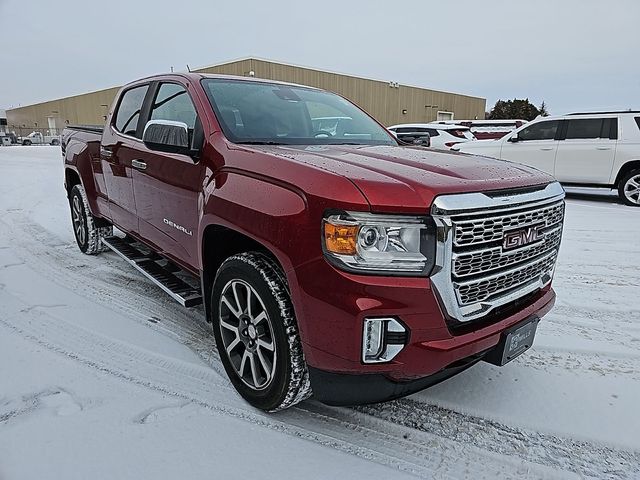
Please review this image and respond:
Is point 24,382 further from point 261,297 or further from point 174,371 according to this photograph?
point 261,297

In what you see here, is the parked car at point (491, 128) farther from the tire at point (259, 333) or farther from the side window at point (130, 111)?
the tire at point (259, 333)

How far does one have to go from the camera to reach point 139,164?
3.44 metres

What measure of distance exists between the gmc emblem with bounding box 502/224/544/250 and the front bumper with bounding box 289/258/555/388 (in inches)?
15.5

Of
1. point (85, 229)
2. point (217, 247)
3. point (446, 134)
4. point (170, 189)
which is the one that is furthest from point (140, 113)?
point (446, 134)

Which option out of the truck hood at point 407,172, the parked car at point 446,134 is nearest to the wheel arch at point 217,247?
the truck hood at point 407,172

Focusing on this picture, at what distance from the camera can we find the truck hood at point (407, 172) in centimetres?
180

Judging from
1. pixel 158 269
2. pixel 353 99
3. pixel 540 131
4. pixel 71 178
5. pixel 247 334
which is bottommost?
pixel 158 269

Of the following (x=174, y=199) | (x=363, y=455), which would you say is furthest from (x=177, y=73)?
(x=363, y=455)

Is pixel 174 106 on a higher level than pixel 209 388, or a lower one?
higher

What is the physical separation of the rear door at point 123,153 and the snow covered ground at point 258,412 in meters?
0.81

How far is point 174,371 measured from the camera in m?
2.73

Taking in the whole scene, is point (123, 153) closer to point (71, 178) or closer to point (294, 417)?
point (71, 178)

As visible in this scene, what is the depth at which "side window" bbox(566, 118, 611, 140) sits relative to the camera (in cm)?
899

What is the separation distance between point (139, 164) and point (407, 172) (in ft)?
7.45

Exercise prompt — Can you reproduce every line above word for word, leaving out the pictures?

Answer for the task —
Please review this image and respond:
Is point 24,382 further from point 261,297 or further from point 174,371 according to this photograph?
point 261,297

In what you see here, is the parked car at point (491, 128) farther from the tire at point (259, 333) or farther from the side window at point (130, 111)?
the tire at point (259, 333)

How far does one have to go from the camera to reach point 139,164?
3.44 metres

What measure of distance exists between the gmc emblem with bounding box 502/224/544/250 and the front bumper with bounding box 289/258/555/388 (in inches)?
15.5

Of
1. point (85, 229)
2. point (217, 247)
3. point (446, 134)
4. point (170, 189)
which is the one that is furthest from point (140, 113)?
point (446, 134)

Which option out of the truck hood at point 407,172, the parked car at point 446,134 is nearest to the wheel arch at point 217,247?
the truck hood at point 407,172

Focusing on this picture, at what distance from the camera can we find the truck hood at point (407, 172) in centimetres?
180

Judging from
1. pixel 158 269
2. pixel 353 99
3. pixel 540 131
4. pixel 71 178
5. pixel 247 334
which is bottommost?
pixel 158 269

Of the following (x=174, y=199) | (x=363, y=455), which would you say is furthest from (x=177, y=73)?
(x=363, y=455)

Is pixel 174 106 on a higher level than pixel 209 388, or a lower one?
higher

What is the physical separation of the rear door at point 123,153 and the snow covered ground at point 258,412 in meters?
0.81

How far is point 174,371 measured from the camera in m?
2.73

Taking in the whole scene, is point (123, 153) closer to point (71, 178) or closer to point (294, 417)?
point (71, 178)

As visible in this scene, what is the depth at which "side window" bbox(566, 118, 611, 140) sits relative to the camera (in cm)?
899

What is the separation distance between point (139, 164) and point (407, 172) (in ft)?
7.45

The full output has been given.